5. A method according to claim 2, wherein periodically determining whether there are any safety violations includes continually monitoring the stopping distance delta.

6. A method according to claim 5, wherein continually monitoring the stopping distance delta includes periodically receiving location information from the plurality of vehicles.

7. A method according to claim 6, wherein communication based train control is used to periodically receive the location information from the plurality of vehicles.

8. A method according to claim 1, wherein periodically determining whether there are any safety violations includes maintaining a minimum headway between all vehicles in the system.

9. A method according to claim 1, wherein periodically determining whether there are any safety violations includes determining whether there are one or more of a civil speed limit violation, a safe separation violation between two vehicles traveling in the same direction on the same track, a merge point violation, a diverge point violation, and a safe separation violation between two vehicles traveling in opposite directions on the same track.

10. A system for controlling a plurality of driverless vehicles in a fixed guideway system, comprising:

an interface in each of the vehicles; and

a station controller that communicates with the interface in each of the vehicles to control the application of emergency braking in each of the vehicles, the station controller controlling the application of emergency braking in each of the vehicles by:

identifying a controlled braking rate for each of the plurality of vehicles, the controlled braking rate including best and worst case jerk and acceleration rates for emergency braking;

periodically determining whether there are any safety violations in the system, the determination taking into account the controlled braking rates of the vehicles, and

withholding transmission of a safety signal to certain of the vehicles if there is a violation.

11. A system according to claim 10, wherein the station controller further maintains separation between certain of the vehicles by calculating a stopping distance delta between a leading vehicle and a trailing vehicle.

12. A system according to claim 11, wherein the stopping distance delta includes a worst case stopping distance of the trailing vehicle and a best case stopping distance of the leading vehicle.

13. A system according to claim 12, wherein the station controller further calculates the worst case stopping distance and the best case stopping distance using the controlled braking rate.

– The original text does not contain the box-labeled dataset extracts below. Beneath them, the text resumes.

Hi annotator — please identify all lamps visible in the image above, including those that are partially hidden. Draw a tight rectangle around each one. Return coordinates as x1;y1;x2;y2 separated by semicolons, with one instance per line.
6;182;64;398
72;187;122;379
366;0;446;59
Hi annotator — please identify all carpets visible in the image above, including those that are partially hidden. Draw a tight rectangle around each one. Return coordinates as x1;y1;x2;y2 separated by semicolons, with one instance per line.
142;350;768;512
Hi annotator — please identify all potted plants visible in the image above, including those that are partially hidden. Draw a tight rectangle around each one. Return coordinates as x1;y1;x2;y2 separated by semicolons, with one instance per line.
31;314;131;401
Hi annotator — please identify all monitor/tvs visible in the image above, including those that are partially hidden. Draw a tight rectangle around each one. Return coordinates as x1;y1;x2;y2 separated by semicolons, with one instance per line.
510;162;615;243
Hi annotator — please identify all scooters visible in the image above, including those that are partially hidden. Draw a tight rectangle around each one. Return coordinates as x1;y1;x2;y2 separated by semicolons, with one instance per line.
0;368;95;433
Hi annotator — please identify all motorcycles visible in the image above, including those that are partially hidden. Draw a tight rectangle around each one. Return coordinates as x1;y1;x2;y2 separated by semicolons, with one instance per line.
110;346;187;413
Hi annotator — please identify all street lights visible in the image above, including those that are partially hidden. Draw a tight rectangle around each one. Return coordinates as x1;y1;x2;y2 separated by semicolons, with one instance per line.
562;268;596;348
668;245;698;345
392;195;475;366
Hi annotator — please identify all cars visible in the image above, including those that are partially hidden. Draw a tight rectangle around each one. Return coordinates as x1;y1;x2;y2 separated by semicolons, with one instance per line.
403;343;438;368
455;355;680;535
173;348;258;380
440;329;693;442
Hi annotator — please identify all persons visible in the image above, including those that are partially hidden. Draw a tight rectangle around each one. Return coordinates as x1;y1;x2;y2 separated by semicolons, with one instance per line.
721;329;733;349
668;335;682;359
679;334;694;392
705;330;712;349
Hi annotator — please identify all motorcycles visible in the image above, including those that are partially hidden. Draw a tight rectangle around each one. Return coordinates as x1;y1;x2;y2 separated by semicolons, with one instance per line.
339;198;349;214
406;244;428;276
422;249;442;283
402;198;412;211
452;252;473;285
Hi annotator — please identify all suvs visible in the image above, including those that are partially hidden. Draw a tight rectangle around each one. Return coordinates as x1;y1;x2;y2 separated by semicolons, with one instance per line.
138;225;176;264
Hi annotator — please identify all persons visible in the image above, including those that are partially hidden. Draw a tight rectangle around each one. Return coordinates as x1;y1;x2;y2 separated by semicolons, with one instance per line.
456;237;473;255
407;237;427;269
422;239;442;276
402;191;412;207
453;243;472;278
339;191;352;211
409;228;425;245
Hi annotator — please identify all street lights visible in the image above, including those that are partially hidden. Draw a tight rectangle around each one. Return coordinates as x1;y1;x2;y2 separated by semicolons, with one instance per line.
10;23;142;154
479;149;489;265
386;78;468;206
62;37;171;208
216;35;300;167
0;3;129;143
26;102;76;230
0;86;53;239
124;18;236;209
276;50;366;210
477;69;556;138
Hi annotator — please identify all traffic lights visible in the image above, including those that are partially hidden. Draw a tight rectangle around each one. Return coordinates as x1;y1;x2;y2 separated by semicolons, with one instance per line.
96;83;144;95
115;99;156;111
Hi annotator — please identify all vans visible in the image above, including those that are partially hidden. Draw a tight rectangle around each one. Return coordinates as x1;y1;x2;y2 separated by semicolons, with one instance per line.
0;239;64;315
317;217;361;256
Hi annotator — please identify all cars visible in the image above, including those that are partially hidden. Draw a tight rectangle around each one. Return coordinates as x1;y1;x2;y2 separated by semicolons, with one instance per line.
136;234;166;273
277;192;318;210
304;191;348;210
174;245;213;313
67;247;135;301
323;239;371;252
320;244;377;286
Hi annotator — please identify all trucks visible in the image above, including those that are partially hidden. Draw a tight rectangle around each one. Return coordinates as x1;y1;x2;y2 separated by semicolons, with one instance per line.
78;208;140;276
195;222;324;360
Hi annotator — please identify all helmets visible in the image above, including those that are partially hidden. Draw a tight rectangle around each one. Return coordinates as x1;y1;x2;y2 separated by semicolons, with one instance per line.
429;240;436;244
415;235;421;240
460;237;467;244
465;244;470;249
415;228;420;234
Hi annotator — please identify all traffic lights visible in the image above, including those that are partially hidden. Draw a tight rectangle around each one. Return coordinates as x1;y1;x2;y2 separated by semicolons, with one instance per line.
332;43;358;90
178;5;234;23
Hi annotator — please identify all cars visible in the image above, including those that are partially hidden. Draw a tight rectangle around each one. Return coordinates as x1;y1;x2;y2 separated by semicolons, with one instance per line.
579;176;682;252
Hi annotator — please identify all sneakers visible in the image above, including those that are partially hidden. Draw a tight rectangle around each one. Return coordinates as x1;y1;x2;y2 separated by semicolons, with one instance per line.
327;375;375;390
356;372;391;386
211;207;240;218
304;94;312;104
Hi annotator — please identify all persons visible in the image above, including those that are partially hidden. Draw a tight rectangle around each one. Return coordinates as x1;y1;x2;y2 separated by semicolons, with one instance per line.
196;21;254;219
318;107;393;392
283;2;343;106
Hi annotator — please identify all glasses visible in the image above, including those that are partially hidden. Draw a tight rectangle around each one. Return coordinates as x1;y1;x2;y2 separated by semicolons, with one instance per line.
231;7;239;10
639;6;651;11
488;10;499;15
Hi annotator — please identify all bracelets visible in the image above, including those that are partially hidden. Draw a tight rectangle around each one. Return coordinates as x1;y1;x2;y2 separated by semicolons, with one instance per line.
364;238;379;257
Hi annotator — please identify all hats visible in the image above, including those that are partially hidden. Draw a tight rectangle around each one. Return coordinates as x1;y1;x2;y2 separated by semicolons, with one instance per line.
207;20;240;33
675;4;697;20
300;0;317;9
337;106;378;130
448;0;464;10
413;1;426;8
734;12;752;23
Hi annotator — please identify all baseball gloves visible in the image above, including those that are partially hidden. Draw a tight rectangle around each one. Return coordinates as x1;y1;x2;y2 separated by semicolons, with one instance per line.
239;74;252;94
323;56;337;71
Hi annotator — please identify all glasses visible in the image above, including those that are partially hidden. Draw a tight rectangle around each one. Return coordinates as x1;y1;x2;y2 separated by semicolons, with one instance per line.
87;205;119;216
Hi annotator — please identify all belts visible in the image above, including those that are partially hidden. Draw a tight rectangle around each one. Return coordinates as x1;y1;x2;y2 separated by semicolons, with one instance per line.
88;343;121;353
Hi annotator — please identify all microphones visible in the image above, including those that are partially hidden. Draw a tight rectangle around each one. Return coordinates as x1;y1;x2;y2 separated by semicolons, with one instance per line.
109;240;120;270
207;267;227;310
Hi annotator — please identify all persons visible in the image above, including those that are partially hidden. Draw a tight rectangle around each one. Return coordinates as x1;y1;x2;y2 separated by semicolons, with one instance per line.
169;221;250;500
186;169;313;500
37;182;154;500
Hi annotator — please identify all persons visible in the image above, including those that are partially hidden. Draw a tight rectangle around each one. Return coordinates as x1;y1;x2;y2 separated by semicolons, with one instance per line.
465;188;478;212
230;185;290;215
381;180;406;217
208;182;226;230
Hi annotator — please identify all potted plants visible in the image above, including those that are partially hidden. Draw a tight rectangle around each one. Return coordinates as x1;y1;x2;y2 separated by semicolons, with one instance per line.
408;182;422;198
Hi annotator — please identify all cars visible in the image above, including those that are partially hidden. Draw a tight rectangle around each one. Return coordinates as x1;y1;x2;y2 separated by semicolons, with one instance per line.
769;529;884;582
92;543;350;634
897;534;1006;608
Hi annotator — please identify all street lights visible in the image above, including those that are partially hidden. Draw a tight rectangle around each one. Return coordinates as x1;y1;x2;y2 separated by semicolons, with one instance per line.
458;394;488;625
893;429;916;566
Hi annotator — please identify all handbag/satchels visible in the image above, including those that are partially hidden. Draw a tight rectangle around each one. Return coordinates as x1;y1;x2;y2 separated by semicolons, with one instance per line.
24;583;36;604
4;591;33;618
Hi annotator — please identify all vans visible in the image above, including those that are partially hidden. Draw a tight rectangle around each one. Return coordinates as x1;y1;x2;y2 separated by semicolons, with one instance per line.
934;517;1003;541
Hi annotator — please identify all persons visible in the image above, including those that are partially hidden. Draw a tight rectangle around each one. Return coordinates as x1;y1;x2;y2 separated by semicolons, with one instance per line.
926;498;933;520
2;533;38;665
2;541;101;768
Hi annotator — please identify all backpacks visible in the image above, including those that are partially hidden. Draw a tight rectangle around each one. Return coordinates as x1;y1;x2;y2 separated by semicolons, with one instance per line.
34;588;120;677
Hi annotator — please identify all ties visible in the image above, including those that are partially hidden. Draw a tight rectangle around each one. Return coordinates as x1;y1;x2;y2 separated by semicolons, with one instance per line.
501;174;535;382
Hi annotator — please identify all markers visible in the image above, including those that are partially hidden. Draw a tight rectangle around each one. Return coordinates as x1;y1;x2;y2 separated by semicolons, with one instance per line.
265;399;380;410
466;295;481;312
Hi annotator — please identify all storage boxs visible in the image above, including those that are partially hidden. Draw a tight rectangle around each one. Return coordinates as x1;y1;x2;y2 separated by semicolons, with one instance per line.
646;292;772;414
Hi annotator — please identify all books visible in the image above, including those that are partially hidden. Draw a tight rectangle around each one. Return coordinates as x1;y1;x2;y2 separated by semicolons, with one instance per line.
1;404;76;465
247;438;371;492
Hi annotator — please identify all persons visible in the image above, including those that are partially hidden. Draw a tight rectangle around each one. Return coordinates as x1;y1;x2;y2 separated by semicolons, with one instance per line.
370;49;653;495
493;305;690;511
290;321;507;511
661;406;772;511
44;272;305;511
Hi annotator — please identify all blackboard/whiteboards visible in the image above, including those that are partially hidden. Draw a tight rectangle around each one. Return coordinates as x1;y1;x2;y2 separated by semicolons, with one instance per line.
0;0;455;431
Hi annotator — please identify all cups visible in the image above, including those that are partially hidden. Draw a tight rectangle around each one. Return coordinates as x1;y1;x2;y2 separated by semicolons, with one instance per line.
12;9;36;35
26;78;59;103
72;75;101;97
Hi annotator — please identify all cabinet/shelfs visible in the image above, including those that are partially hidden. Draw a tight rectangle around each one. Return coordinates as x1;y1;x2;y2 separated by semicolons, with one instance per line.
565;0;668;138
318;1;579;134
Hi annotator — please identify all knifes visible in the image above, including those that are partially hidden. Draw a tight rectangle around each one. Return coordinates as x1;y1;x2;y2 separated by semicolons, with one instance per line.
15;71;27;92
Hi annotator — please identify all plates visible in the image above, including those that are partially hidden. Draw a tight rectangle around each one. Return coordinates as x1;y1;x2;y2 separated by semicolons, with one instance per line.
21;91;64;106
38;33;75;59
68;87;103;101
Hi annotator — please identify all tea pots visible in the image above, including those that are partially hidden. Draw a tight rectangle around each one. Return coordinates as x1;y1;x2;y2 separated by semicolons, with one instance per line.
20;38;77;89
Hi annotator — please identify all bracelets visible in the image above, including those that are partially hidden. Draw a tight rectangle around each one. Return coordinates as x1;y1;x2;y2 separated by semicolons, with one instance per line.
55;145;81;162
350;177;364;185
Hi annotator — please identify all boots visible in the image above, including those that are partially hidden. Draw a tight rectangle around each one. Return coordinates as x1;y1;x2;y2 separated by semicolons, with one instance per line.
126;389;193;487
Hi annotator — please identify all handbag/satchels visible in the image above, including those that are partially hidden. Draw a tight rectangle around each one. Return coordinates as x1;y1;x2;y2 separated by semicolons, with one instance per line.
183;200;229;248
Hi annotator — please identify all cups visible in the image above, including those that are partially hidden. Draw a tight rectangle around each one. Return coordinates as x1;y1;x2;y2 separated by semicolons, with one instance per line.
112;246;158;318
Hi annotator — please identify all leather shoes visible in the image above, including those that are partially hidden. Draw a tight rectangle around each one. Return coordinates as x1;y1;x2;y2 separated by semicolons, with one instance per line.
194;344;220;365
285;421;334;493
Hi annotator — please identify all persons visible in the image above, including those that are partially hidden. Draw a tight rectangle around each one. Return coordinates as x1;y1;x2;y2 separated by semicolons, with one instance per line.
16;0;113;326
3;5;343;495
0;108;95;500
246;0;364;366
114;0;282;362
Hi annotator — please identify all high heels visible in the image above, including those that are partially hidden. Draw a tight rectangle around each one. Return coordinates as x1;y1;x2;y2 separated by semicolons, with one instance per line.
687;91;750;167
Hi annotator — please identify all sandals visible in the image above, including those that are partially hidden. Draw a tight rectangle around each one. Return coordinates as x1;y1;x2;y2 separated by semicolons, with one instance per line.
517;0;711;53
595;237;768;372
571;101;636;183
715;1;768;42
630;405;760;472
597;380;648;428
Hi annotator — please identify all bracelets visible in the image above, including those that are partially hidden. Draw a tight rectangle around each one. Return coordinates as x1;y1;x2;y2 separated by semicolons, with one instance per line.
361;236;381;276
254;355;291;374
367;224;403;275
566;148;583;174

14. A system according to claim 11, wherein the station controller periodically determines any safety violations by continually monitoring the stopping distance delta.

15. A system according to claim 14, wherein continually monitoring the stopping distance delta includes periodically receiving location information from the plurality of vehicles.

16. A system according to claim 15, wherein communication based train control is used to periodically receive the location information from the plurality of vehicles.

17. A system according to claim 10, wherein the station controller periodically determines safety violations by maintaining a minimum headway between all vehicles in the system.

18. A system according to claim 10, wherein safety violations include one or more of a civil speed limit violation, a safe separation violation between two vehicles traveling in the same direction on the same track, a merge point violation, a diverge point violation, and a safe separation violation between two vehicles traveling in opposite directions on the same track.

19. A system according to claim 10, further comprising:

a transmitter in the station controller that transmits a safety enable signal to the vehicles if the station controller does not detect any safety violations, wherein the station controller withholds transmission of the safety enable signal to the certain vehicles.

20. A system according to claim 13, further comprising:

a receiver in the station controller that periodically receives location information from the plurality of vehicles.

21. A system according to claim 20, wherein communication based train control is used to periodically receive the location information from the plurality of vehicles.